### Work item
Give the listing below again exactly, but without any of its pictures.

### Exercise input
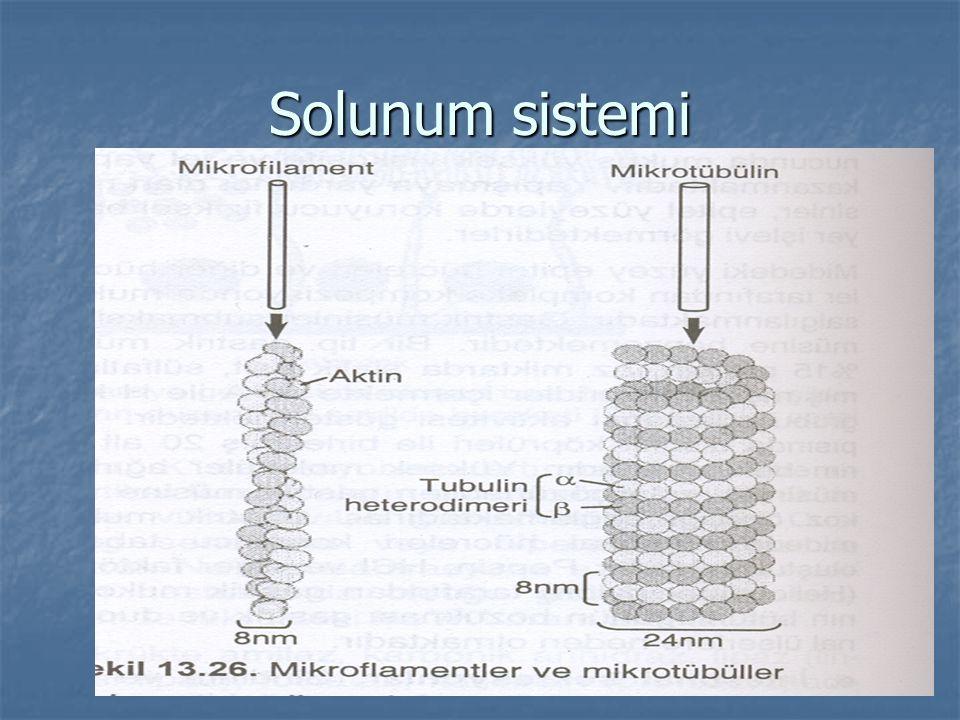 Böbrekler a – Böbreklerdeki epitel hücreler a – Böbreklerdeki epitel hücreler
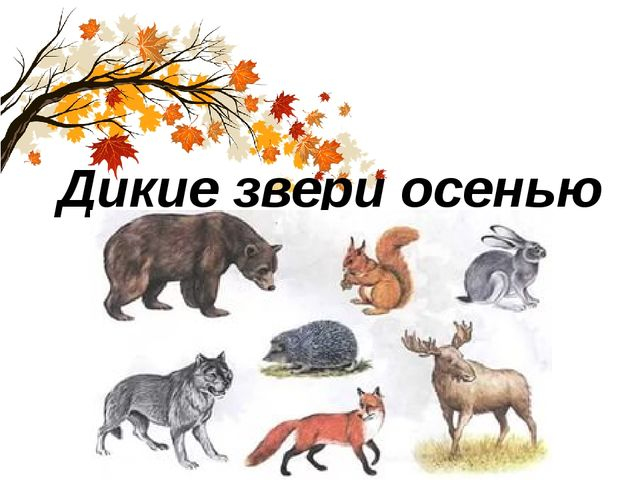 Дикие звери осенью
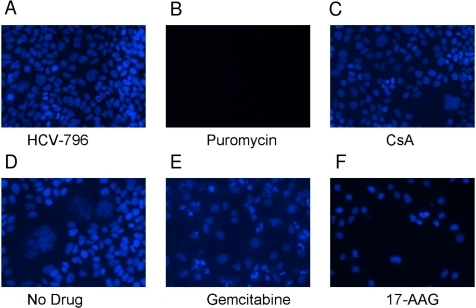 Visual assessment of replicon cell number and morphology after 1 µM compound treatment.Hoechst-stained nuclei were visualized after treatment for three days with the following molecules: (A) the HCV polymerase inhibitor HCV-796, (B) the ribosomal inhibitor puromycin, (C) the cyclophilin inhibitor CsA, (D) the microtubule inhibitor colchicine, (E) the anti-metabolite gemcitabine, and (F) the HSP90 inhibitor 17-AAG.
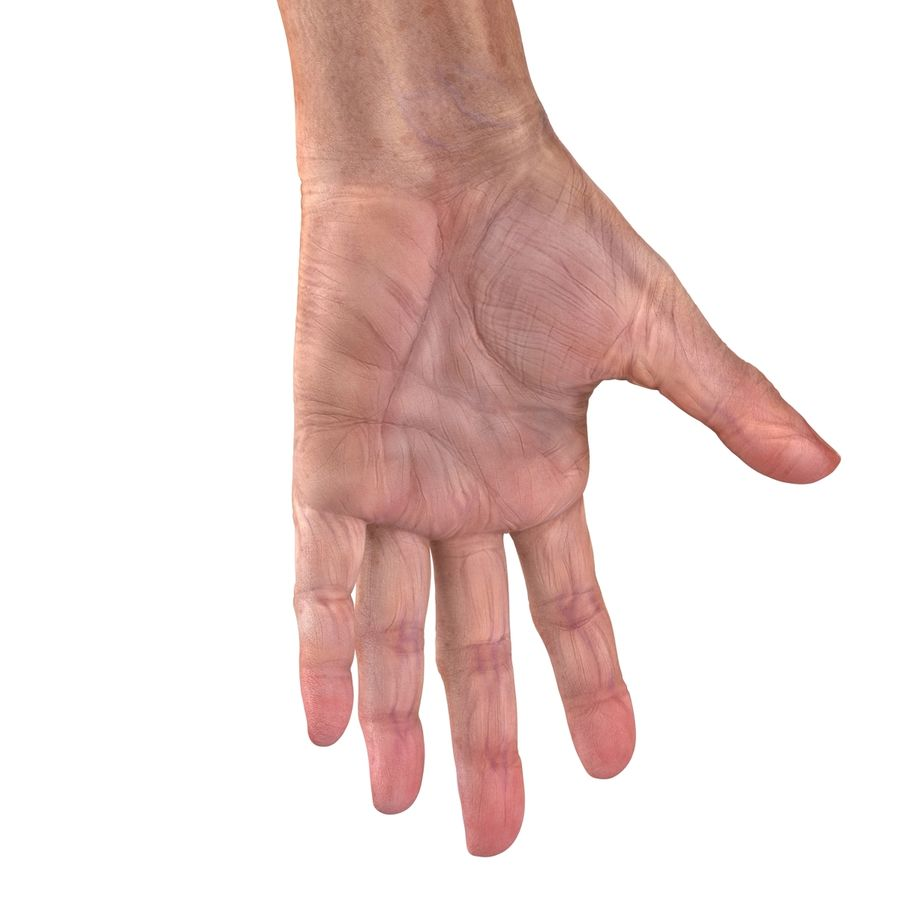 Old Man Hands 2 royalty-free 3d model - Preview no. 22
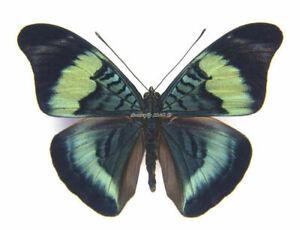 Unmounted Butterfly / Nymphalidae - Panacea prola amazonica, male, Peru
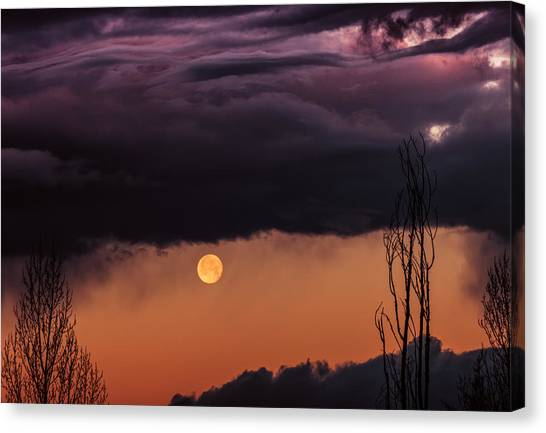 Wolf Moon Canvas Print by Roger Chenery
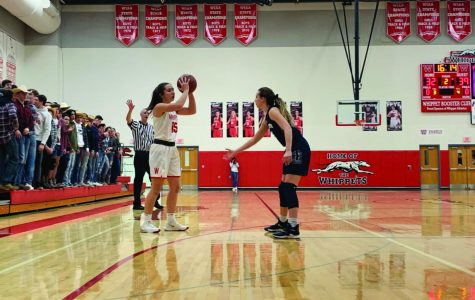 Whippet girls split games, move on to WIAA tournament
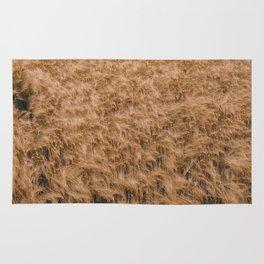 Vintage Field 04 Rug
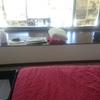 Cajoneria bow window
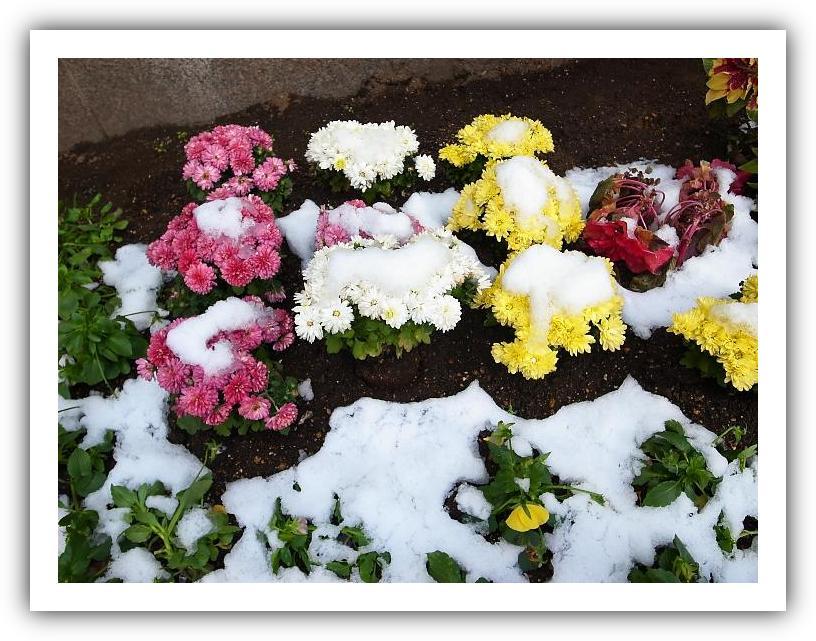 雪の下の花_f0033205_22182191.jpg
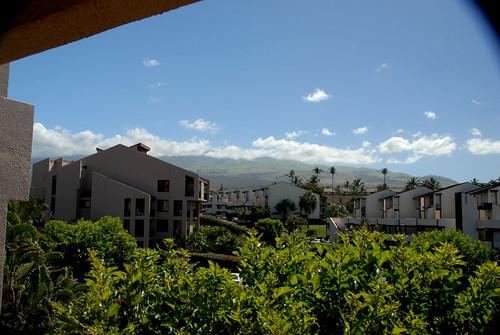 Maui 08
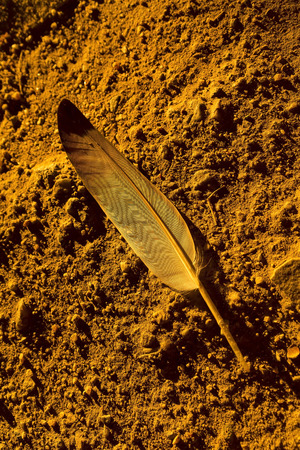 ground: Feather on the ground.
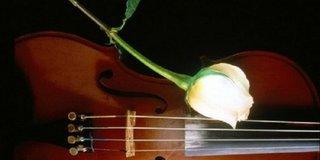 Почти 200 скрипачей соберут на одной сцене в Уссурийске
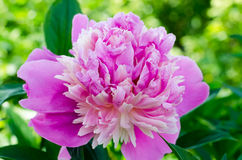 Peony in a garden Stock Image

### Response for this exercise
 Böbrekler a – Böbreklerdeki epitel hücreler a – Böbreklerdeki epitel hücreler
 Дикие звери осенью
 Visual assessment of replicon cell number and morphology after 1 µM compound treatment.Hoechst-stained nuclei were visualized after treatment for three days with the following molecules: (A) the HCV polymerase inhibitor HCV-796, (B) the ribosomal inhibitor puromycin, (C) the cyclophilin inhibitor CsA, (D) the microtubule inhibitor colchicine, (E) the anti-metabolite gemcitabine, and (F) the HSP90 inhibitor 17-AAG.
 Old Man Hands 2 royalty-free 3d model - Preview no. 22
 Unmounted Butterfly / Nymphalidae - Panacea prola amazonica, male, Peru
 Wolf Moon Canvas Print by Roger Chenery
 Whippet girls split games, move on to WIAA tournament
 Vintage Field 04 Rug
 Cajoneria bow window
 雪の下の花_f0033205_22182191.jpg
 Maui 08
 ground: Feather on the ground.
 Почти 200 скрипачей соберут на одной сцене в Уссурийске
 Peony in a garden Stock Image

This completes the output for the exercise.